Enhancing Software Engineering Agents via Scaling Test-Time Compute

3 1 minute read

[Submitted on 31 Mar 2025 (v1), last revised 8 Apr 2025 (this version, v2)]

View the PDF file for the paper entitled Thinking for a longer period, and not greater: enhancing software engineering factors by calculating time test time, by Yingwei MA and 7 other authors

PDF HTML (experimental) view

a summary:Recent developments in software engineering agents have shown promising capabilities to automate program improvements.
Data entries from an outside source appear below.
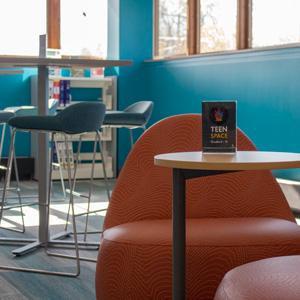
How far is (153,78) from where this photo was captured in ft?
23.2

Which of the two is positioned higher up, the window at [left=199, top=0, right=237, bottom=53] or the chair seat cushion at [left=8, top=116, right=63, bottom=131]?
the window at [left=199, top=0, right=237, bottom=53]

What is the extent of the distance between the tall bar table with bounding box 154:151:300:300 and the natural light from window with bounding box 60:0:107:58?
554 cm

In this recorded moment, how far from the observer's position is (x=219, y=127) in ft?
6.38

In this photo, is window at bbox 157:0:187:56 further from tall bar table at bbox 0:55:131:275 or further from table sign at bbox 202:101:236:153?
table sign at bbox 202:101:236:153

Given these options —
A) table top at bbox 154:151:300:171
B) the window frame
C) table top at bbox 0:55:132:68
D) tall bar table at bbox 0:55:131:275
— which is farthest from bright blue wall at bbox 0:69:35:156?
table top at bbox 154:151:300:171

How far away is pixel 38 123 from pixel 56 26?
4028mm

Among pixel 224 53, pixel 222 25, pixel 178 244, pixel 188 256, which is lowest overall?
pixel 188 256

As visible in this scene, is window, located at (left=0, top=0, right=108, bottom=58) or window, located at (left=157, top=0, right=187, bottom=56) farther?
window, located at (left=0, top=0, right=108, bottom=58)

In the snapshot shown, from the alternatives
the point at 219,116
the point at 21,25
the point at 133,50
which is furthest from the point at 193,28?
the point at 219,116

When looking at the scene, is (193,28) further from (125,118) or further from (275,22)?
(125,118)

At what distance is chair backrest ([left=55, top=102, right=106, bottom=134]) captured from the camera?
3.31 m

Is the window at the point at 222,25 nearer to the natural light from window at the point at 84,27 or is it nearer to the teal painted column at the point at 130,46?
the teal painted column at the point at 130,46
However, their dependence on closed or intense resource models provides major challenges to publishing in private environments, which drives an important question: \ Textit {How can the Open-Open Open Modern Aduled performance?}}

To achieve this purpose, we suggest a unified framework to calculate the test time time test that benefits from increasing the reckoning time instead of the larger models. Our framework includes two complementary strategies: internal TTC and external TTC. Internally, we offer the {Development-ENTEXTualIZED {method {Development-CONTEXTualIZED} way that benefits from the real world programs warehouses to pave multiple stages, such as localization of faults and generation of correction. We increase the promotion of the path of the path by taking rejection samples, and evaluating strict paths along the accuracy and complexity. Externally, we suggest a new {search-process based on the development process} that guides the reward models and verification of implementation. This approach provides the target arithmetic allocation at critical development decision points, and to overcome restrictions on the “final point only” verification methods.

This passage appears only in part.